I descended the main staircase in bare feet, my long, undone hair veiling my face, my gown billowing at my ankles. All thoughts of propriety were banished by the memory of my husband’s blood pooling beneath his face. Quivering with panic, I cringed at every creak of the floorboards, held my breath at every sound. My fingers trailed the wall to help me find my way in the dark.

Finally I reached the kitchen and the key, silently slipped out of the house’s side entrance, and unlocked the gate that led to the mews. The professor was waiting for me.

The coal-colored sky had swallowed all the stars but had bitten only a slice out of the moon, leaving just enough light to see him by. He stood there dressed in a black waistcoat with black shirtsleeves beneath. He led me quietly into the empty stables. Since Charles had begun courting me, he had been unable to keep horses here. They kept injuring themselves, kicking the stall doors in fear or fury to escape some unnamed fate, and had to be moved to a stable nearby.

Ghosts of cobwebs hung in corners of the quiet stalls, and a light breeze tossed leaves at the cobbled steps. They danced at the professor’s feet, and I shivered from the chill.

“We must leave tonight,” the professor said.

I opened my mouth, but the only words that came out were, “My husband—my husband—”

“Where is he?”

But I could say nothing else but those two words. I kept repeating them as if it would make him reappear.

The professor took me by the shoulders—I never remembered him touching me before. I recoiled as he said, “Your husband is dead.”

He knew. He knew.

“Your husband is dead,” he repeated. “You must leave this house, and London.”

I could not speak, so the professor continued, “The life you lived is no longer available to you. Everything you once had will vanish. You will be shunned, cast out. If you are not treated like a criminal, you will be facing destitution, poverty. A woman with no property, no husband, the curse of a husband’s death looming over her—”

His words brought me back to myself. “But my family—”

“They are not your family. Have you forgotten where you come from?”

The question frightened me. “How do you know where I come from?” He didn’t answer, but he hadn’t been wrong to ask. I had forgotten. Between the dinners and the balls and the courting and the wedding, I had forgotten many things.

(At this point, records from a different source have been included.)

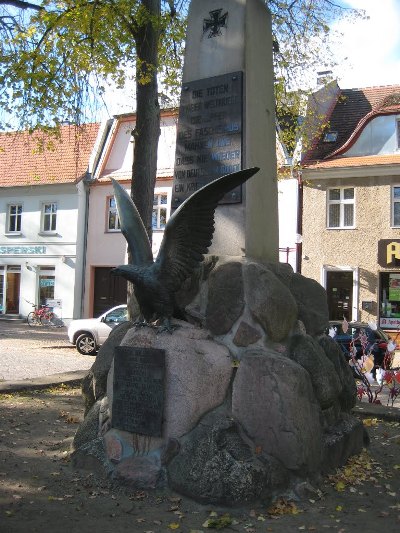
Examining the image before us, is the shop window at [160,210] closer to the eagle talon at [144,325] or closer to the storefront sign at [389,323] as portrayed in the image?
the storefront sign at [389,323]

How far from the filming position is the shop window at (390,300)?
65.0ft

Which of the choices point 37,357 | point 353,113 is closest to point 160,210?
point 353,113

It had been so long since I had done anything for myself; I’d spent years learning how to let others dress me, feed me, teach me, all under Aunt Sarah’s careful tutelage, and now, now I was helpless.

“I cannot—I cannot leave.”

He spoke firmly. “You can and you shall.” Then his head tilted, as if he had heard something. “We must—”

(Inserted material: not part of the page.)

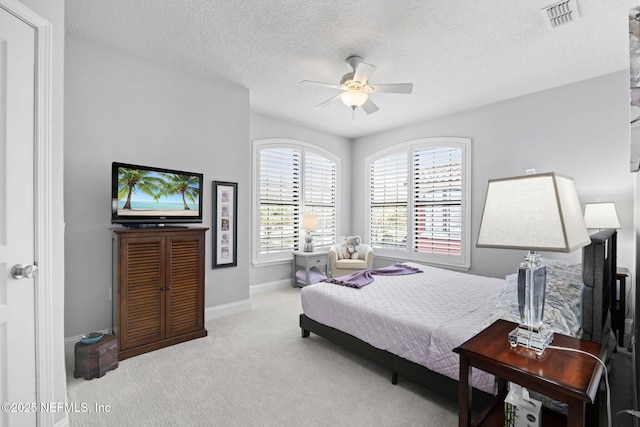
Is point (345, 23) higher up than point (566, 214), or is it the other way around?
point (345, 23)

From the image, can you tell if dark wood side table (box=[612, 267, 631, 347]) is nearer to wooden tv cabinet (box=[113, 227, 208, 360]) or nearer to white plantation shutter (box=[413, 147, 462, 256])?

“We?” I asked sharply. His words had opened a vein of anger I hadn’t realized was even there. “Where have you been? You left without a word, and now—”

“I left because I had done all I could for you then, and I am doing all I can for you now. You are not my only student,” he said a bit snappishly. “I was assisting another at Christ’s College in Cambridge, and I came here as swiftly as I could. Now gather yourself. We have a long night ahead of us.”

“This is madness,” I said. “My husband—”

“Your husband is dead because you killed him,” the professor said, stunning me into silence. “You are not what Simon Shaw thought you were,” he added softly.

My eyes brimmed with tears. “And what was that?”

“A cure.”

“So, what am I?”

His gaze dropped. “A disease.” He hesitated, and looked around us at the empty stable. “The horses knew.”

The rough hardware of a stall door pressed into the curve of my spine. I had backed myself up against it without realizing. “How do you know?”

“I have seen it.”

“Where?”

“In your future.”

His words chilled my heart. “Who are you?”

“You know who I am.”

I swallowed. “What are you?”

“Your teacher,” he said simply. “Now obey me. Get dressed, in dark colors preferably. Take nothing from this house. Nothing from this life.” He looked at the sky, which threatened to lighten. “We must begin before dawn.”

“Begin what?” I whispered.

“Your real education.” He reached into his waistcoat then, and withdrew something I could not see. He stepped out into the dim moonlight, and I followed him as he opened his palm. Something silver glimmered in his hand. A pendant, half of it hammered into the shape of a feather, the other half a sword.